- YOUR OBJECTIVE: Can you recast the material, from its very first line through the line containing "What kind of chart is shown on the slide? Stacked", as a numbered list with any blank lines left out?

-- RECORD SET follows --

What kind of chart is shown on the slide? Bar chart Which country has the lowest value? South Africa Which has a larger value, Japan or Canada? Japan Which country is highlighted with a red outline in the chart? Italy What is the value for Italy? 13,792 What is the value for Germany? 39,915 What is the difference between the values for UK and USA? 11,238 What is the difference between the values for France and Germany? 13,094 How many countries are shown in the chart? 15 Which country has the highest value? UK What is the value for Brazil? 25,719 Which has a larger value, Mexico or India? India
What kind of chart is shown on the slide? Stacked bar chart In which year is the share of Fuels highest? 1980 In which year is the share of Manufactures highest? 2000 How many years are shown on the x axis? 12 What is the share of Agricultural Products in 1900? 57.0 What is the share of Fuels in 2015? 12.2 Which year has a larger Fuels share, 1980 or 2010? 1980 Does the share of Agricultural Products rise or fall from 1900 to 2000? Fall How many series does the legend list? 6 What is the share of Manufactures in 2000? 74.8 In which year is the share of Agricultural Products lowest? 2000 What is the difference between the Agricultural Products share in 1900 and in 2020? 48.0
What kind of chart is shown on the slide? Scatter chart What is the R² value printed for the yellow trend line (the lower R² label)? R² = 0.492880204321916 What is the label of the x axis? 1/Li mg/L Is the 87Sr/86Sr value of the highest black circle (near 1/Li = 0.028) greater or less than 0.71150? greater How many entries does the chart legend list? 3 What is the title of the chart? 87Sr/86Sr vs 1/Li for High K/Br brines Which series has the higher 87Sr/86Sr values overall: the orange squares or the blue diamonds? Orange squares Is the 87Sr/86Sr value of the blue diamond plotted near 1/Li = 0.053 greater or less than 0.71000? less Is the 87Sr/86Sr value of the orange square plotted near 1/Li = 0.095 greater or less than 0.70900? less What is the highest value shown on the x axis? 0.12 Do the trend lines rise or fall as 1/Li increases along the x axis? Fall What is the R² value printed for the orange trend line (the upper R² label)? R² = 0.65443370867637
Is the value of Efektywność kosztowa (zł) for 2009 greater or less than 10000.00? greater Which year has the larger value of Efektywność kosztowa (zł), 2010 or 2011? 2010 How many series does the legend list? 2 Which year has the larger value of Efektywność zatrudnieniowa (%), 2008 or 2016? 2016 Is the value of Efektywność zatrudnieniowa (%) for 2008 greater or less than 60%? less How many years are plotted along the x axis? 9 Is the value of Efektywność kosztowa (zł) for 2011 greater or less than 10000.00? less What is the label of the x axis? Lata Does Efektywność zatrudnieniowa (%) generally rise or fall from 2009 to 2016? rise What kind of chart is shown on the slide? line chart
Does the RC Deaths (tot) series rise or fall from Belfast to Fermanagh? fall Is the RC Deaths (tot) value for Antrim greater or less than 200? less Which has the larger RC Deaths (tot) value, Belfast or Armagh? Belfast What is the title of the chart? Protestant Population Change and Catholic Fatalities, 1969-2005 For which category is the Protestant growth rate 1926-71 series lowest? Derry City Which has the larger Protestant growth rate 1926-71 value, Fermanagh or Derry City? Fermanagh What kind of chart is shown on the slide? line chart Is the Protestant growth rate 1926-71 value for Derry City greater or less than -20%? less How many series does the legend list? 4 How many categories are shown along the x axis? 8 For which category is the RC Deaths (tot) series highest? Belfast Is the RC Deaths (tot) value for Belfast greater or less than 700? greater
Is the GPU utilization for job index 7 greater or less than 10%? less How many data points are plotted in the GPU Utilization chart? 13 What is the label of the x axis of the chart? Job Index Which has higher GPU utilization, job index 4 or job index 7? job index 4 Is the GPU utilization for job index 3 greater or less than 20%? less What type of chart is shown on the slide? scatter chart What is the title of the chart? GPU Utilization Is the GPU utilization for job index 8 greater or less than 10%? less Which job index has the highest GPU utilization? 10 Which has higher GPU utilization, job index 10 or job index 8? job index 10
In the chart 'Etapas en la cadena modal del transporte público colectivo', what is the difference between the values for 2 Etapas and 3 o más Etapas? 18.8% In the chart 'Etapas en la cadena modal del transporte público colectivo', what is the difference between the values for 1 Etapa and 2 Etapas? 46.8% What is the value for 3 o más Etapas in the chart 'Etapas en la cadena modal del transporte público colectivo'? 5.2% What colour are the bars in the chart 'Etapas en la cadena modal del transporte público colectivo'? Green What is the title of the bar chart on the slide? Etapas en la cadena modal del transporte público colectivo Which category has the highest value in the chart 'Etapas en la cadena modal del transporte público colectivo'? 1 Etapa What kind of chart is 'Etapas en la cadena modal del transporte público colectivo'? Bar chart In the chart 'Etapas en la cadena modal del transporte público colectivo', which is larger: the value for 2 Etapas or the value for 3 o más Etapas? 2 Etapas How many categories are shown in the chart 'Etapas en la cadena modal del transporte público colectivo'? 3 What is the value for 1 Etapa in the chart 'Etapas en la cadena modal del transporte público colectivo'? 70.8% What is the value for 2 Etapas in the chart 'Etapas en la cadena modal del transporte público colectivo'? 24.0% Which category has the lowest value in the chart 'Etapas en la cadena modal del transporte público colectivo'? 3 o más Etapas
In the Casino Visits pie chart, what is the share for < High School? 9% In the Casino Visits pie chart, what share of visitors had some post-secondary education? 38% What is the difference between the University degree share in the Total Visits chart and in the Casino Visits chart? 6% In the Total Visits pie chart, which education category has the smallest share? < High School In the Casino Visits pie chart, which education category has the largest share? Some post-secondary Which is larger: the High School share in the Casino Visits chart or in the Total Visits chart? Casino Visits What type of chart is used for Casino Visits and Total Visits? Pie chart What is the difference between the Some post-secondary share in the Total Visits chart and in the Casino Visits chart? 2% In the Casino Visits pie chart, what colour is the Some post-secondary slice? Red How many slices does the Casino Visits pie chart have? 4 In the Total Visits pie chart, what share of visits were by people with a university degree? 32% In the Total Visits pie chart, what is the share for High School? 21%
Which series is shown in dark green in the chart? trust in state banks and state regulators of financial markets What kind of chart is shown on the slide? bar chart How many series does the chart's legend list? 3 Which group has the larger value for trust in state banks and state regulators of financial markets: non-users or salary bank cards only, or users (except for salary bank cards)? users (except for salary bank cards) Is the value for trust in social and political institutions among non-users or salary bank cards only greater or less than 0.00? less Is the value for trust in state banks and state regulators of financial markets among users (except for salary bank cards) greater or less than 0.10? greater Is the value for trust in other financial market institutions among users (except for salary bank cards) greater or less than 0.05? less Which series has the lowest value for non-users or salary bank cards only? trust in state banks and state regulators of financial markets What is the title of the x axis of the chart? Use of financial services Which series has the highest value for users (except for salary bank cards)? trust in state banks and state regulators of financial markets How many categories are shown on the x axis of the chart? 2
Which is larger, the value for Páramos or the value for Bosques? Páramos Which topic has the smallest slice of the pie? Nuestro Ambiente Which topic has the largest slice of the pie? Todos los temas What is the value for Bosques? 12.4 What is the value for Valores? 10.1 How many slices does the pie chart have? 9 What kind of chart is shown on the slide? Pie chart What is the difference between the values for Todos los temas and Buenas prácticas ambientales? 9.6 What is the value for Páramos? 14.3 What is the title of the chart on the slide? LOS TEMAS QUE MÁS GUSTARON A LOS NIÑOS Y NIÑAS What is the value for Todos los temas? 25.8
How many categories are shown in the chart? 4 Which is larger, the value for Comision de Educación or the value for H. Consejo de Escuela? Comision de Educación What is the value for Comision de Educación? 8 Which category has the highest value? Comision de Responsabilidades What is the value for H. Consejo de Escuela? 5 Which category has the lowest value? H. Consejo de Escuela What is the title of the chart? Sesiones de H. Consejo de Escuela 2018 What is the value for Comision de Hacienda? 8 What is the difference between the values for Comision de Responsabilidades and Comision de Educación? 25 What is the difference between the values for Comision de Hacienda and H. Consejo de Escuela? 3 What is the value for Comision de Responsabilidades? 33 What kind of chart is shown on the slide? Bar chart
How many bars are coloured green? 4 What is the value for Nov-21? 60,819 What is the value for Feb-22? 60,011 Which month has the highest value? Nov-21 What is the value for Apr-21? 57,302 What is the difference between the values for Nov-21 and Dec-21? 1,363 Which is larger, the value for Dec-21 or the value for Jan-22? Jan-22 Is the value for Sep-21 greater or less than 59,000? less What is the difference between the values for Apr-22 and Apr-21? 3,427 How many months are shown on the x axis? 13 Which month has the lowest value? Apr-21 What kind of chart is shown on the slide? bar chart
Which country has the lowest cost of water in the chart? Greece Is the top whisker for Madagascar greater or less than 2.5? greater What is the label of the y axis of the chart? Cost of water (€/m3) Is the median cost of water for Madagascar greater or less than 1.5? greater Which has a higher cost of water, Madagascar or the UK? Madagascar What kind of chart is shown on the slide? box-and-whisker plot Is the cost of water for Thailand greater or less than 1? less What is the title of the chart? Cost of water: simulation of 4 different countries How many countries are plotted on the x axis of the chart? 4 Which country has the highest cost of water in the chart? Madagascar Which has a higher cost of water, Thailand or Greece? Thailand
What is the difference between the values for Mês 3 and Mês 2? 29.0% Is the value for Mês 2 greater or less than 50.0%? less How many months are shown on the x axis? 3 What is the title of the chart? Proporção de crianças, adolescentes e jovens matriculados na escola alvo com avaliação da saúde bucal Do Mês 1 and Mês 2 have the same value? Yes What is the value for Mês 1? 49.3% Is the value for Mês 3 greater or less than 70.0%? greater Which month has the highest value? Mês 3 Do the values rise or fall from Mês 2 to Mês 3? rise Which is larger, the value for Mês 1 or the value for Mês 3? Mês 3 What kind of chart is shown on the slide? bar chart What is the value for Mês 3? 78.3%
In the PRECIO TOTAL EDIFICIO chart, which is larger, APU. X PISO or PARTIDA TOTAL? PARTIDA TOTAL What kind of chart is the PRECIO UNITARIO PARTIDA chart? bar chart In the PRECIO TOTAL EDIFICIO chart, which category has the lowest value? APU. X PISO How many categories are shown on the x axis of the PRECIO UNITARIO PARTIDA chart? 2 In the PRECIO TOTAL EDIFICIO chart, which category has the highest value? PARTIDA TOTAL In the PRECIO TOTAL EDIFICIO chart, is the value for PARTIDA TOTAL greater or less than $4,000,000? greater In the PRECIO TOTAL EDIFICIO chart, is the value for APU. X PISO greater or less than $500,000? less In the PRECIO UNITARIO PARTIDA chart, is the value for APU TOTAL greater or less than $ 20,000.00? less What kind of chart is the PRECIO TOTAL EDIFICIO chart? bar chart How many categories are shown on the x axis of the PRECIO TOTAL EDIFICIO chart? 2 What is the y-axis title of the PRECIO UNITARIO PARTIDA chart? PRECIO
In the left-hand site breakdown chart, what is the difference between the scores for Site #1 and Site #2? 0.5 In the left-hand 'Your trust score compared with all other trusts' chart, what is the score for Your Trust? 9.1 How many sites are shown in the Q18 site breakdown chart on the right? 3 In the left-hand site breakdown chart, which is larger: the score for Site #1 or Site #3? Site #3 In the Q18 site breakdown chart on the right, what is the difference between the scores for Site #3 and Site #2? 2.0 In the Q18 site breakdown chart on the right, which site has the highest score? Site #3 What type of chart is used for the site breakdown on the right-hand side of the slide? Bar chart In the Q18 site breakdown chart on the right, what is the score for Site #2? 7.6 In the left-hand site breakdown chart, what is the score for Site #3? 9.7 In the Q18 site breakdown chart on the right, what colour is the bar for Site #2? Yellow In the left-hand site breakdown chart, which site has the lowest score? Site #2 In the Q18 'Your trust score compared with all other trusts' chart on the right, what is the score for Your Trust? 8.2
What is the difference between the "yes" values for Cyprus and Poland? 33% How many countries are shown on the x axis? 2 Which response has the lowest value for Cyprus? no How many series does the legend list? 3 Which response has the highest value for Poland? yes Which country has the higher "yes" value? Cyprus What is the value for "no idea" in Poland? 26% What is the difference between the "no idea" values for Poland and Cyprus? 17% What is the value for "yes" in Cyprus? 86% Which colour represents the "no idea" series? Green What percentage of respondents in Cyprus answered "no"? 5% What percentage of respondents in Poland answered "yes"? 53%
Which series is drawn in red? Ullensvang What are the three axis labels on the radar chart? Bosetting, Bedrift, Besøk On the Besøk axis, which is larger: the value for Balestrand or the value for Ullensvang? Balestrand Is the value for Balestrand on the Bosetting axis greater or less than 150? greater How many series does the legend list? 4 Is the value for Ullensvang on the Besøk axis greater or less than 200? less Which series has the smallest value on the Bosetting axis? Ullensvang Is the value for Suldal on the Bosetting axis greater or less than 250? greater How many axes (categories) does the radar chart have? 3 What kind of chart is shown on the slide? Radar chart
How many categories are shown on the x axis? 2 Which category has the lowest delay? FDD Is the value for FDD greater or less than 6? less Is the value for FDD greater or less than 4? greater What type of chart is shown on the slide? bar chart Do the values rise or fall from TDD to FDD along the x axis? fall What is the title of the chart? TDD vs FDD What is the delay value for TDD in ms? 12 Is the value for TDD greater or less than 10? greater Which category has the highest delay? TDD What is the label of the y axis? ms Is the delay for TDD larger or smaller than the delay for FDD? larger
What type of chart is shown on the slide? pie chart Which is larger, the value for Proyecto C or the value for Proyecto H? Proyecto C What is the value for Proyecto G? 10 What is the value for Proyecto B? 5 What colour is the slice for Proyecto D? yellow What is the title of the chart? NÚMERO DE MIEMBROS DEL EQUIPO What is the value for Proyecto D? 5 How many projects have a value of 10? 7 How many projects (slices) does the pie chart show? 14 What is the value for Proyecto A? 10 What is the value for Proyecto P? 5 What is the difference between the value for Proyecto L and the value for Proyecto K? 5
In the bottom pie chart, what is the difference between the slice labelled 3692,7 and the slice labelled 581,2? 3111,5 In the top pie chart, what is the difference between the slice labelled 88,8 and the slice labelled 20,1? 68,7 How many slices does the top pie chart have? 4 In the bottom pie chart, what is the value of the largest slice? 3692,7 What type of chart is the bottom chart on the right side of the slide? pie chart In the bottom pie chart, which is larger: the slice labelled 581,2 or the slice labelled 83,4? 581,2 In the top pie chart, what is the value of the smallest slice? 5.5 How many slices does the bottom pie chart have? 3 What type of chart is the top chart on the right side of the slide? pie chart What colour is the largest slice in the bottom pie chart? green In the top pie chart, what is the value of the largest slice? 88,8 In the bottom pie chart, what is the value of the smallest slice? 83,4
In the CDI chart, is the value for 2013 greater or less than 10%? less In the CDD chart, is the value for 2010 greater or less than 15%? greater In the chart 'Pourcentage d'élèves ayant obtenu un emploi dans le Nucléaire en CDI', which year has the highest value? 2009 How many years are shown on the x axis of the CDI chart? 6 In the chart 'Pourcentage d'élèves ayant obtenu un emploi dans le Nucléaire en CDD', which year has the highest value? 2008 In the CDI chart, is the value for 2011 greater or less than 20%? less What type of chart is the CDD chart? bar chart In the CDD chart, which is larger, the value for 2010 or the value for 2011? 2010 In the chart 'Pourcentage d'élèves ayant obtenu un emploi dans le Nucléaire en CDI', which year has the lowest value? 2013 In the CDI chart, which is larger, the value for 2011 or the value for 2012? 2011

-- RECORD SET concluded --

- FINAL ANSWER:
1. What kind of chart is shown on the slide? Bar chart Which country has the lowest value? South Africa Which has a larger value, Japan or Canada? Japan Which country is highlighted with a red outline in the chart? Italy What is the value for Italy? 13,792 What is the value for Germany? 39,915 What is the difference between the values for UK and USA? 11,238 What is the difference between the values for France and Germany? 13,094 How many countries are shown in the chart? 15 Which country has the highest value? UK What is the value for Brazil? 25,719 Which has a larger value, Mexico or India? India
2. What kind of chart is shown on the slide? Stacked bar chart In which year is the share of Fuels highest? 1980 In which year is the share of Manufactures highest? 2000 How many years are shown on the x axis? 12 What is the share of Agricultural Products in 1900? 57.0 What is the share of Fuels in 2015? 12.2 Which year has a larger Fuels share, 1980 or 2010? 1980 Does the share of Agricultural Products rise or fall from 1900 to 2000? Fall How many series does the legend list? 6 What is the share of Manufactures in 2000? 74.8 In which year is the share of Agricultural Products lowest? 2000 What is the difference between the Agricultural Products share in 1900 and in 2020? 48.0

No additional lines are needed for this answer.